Рисовать как песню петь
Стоя на остановке и глядя на толпу людей, я думала: а вдруг не узнаю? Впрочем, как оказалось, не заметить или не узнать его невозможно. Мне навстречу шел улыбающийся Праски Витти, и словно не минуло 20 с лишним лет. Будто он всегда был именно таким, каким я увидела его впервые в 1987 году на персональной выставке в художественном музее. Тогда он шокировал публику не только количеством выставленного — более 600 работ, но и модным тогда авангардом, который ворвался в перестроечную жизнь.
В конце 80-х он вернулся в Чувашию заслуженным художником России, в 90-е стал народным художником Чувашии. Перечислить все его работы — в станковой живописи, монументальном искусстве, графике, живописи — газетной статьи не хватит, потому напомню читателям всего несколько работ, которые настолько известны, что не всегда, приглядываясь к ним, вспоминаем автора.
Праски Витти — автор фонтана в виде земного шара у дома-музея космонавта А.Николаева, эмалевого панно “Застигнутая светом” геологического музея, витража “Государственный герб ЧР” Дома правительства и многих других. Для новочебоксарского спорткомплекса он создал панно “Родная земля”, которое было признано в России лучшей работой года.
— Ваши воспоминания “Мой путь в художники” заканчиваются на том, как вы окончили Чебоксарское художественное училище и поехали поступать в Ленинград в знаменитую Муху, ныне академия имени Штиглица. Не страшно было?

Инструкции к заданиям:
1 – Сколько работ Праски Витти было представлено на его персональной выставке 1987 года, согласно фрагменту статьи?
2 – Повторите дословно часть фрагмента статьи, начиная со слов «Праски Витти —» и заканчивая словами «лучшей работой года.» включительно.

Исходные данные:

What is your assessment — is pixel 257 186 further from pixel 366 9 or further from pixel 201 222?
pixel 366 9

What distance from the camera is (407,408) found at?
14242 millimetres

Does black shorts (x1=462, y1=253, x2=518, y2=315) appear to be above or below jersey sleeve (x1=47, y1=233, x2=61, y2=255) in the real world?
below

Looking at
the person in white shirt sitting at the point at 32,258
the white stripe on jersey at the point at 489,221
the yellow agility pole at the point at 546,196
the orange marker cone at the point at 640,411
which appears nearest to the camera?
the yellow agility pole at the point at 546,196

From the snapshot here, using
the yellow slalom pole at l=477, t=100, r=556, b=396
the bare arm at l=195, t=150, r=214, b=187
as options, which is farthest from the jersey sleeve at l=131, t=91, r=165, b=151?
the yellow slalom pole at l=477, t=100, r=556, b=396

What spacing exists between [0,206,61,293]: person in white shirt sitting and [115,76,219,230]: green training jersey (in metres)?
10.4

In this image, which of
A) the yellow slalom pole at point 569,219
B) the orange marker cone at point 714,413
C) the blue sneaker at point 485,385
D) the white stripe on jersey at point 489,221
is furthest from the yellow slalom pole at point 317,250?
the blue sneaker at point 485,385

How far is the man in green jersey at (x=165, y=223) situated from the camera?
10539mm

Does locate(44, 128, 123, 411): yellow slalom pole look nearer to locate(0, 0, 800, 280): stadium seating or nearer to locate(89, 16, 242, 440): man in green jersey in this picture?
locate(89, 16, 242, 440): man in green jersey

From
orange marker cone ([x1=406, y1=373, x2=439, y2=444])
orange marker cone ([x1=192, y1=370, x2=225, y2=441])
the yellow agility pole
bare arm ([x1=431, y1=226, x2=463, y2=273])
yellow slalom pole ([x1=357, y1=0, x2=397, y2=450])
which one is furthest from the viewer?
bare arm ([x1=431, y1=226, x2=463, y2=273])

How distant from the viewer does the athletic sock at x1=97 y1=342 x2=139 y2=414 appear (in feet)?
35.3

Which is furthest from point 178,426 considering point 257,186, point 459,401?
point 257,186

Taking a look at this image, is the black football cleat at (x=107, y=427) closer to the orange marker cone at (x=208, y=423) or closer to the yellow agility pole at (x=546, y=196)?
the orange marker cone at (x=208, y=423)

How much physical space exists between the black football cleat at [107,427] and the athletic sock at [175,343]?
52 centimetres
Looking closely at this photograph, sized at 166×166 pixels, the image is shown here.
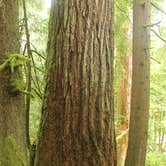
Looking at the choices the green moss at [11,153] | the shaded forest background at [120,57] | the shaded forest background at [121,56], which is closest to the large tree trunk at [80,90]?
the shaded forest background at [120,57]

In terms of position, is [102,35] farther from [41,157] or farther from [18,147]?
[18,147]

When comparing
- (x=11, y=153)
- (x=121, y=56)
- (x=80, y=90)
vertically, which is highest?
(x=121, y=56)

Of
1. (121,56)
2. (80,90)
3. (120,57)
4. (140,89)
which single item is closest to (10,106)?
(80,90)

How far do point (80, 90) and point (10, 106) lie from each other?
2.89ft

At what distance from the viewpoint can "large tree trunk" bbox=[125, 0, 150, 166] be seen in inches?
130

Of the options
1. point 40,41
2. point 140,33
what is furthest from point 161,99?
point 140,33

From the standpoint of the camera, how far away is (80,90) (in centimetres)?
238

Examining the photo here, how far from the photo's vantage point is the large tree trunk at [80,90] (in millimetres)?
2377

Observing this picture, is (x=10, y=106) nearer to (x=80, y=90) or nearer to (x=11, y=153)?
(x=11, y=153)

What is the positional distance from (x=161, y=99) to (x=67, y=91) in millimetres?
10911

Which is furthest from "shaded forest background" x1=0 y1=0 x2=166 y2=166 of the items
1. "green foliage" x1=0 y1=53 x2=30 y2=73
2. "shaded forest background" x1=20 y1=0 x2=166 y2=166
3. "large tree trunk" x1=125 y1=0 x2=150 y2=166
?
"green foliage" x1=0 y1=53 x2=30 y2=73

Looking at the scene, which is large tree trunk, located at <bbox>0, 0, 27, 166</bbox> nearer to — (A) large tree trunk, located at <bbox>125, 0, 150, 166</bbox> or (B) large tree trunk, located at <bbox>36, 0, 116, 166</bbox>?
(B) large tree trunk, located at <bbox>36, 0, 116, 166</bbox>

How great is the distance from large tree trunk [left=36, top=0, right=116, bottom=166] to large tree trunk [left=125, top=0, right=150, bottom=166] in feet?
2.86

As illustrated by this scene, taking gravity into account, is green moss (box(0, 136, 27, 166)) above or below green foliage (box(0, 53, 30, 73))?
below
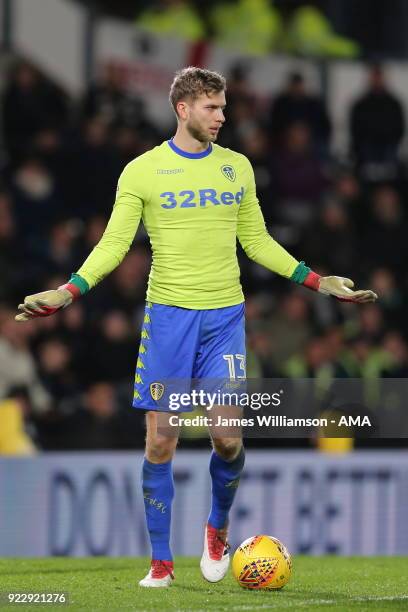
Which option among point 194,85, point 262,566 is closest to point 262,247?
point 194,85

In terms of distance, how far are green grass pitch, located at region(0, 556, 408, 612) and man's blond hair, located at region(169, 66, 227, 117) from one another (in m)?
2.33

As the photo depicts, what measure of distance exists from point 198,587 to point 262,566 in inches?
13.1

Ответы по заданиям:
1 – Более 600 работ.

2 –
Праски Витти — автор фонтана в виде земного шара у дома-музея космонавта А.Николаева, эмалевого панно “Застигнутая светом” геологического музея, витража “Государственный герб ЧР” Дома правительства и многих других. Для новочебоксарского спорткомплекса он создал панно “Родная земля”, которое было признано в России лучшей работой года.